Baseline information on access, usage and quality of available financial services
This report provides a comprehensive picture of access and usage of financial services in Vanuatu from a consumer perspective, garnering insights into the financial needs of Ni-Vanuatu as well as establishing baseline information on access, usage and quality of the financial services currently available. According to the nationally representative survey conducted in June 2016, ni-Vanuatu adults more likely to be financially excluded are low-income earners, women, those who earn income from agriculture and those from rural areas.
The Vanuatu survey shows that although the majority of adults in Vanuatu earn income from agriculture, most are likely to be unbanked. This factor could contribute to the low levels of formal account ownership and policy makers seeking to increase account ownership among agricultural workers should address barriers such as lack of identification, distance to access points, preference for cash, and the perceived cost of setting up formal account.
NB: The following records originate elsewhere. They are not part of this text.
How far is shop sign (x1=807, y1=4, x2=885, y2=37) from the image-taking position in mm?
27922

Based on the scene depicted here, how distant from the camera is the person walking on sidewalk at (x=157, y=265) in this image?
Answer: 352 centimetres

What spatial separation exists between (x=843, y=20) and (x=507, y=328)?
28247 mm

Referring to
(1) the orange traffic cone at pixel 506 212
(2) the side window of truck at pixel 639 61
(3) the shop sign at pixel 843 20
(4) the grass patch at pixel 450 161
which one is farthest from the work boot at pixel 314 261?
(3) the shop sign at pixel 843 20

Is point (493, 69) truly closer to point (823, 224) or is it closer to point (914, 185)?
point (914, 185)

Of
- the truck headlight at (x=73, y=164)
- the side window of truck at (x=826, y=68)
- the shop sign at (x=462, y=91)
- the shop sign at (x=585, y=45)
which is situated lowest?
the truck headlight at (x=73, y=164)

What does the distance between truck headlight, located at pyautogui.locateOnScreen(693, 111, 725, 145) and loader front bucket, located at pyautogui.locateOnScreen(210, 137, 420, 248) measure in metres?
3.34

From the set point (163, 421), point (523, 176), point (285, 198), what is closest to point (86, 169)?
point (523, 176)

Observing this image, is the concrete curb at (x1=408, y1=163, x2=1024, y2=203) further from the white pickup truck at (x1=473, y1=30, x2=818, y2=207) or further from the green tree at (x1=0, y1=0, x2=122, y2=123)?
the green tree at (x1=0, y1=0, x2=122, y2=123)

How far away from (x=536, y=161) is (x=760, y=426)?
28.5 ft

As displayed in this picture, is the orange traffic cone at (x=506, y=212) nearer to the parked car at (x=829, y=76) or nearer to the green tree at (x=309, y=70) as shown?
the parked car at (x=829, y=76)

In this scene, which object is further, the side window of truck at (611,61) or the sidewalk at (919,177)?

The results showed that women are less likely to have a formal bank account, but are more financially active than men. It shows that savings, credit and remittances are deployed for different purposes in Vanuatu, a finding that can be put to useful purpose in the design and marketing of products.
Furthermore, 80% of adults use informal savings and credit instruments throughout Vanuatu such as informal credit or savings instrument in the past 12 months. This in itself shows a potential gap that are being met by informal instruments due to issues to do with convenience and flexibility of savings. Finally, a large percentage of the banked adults are not transacting which underpins the problem of equating access and usage.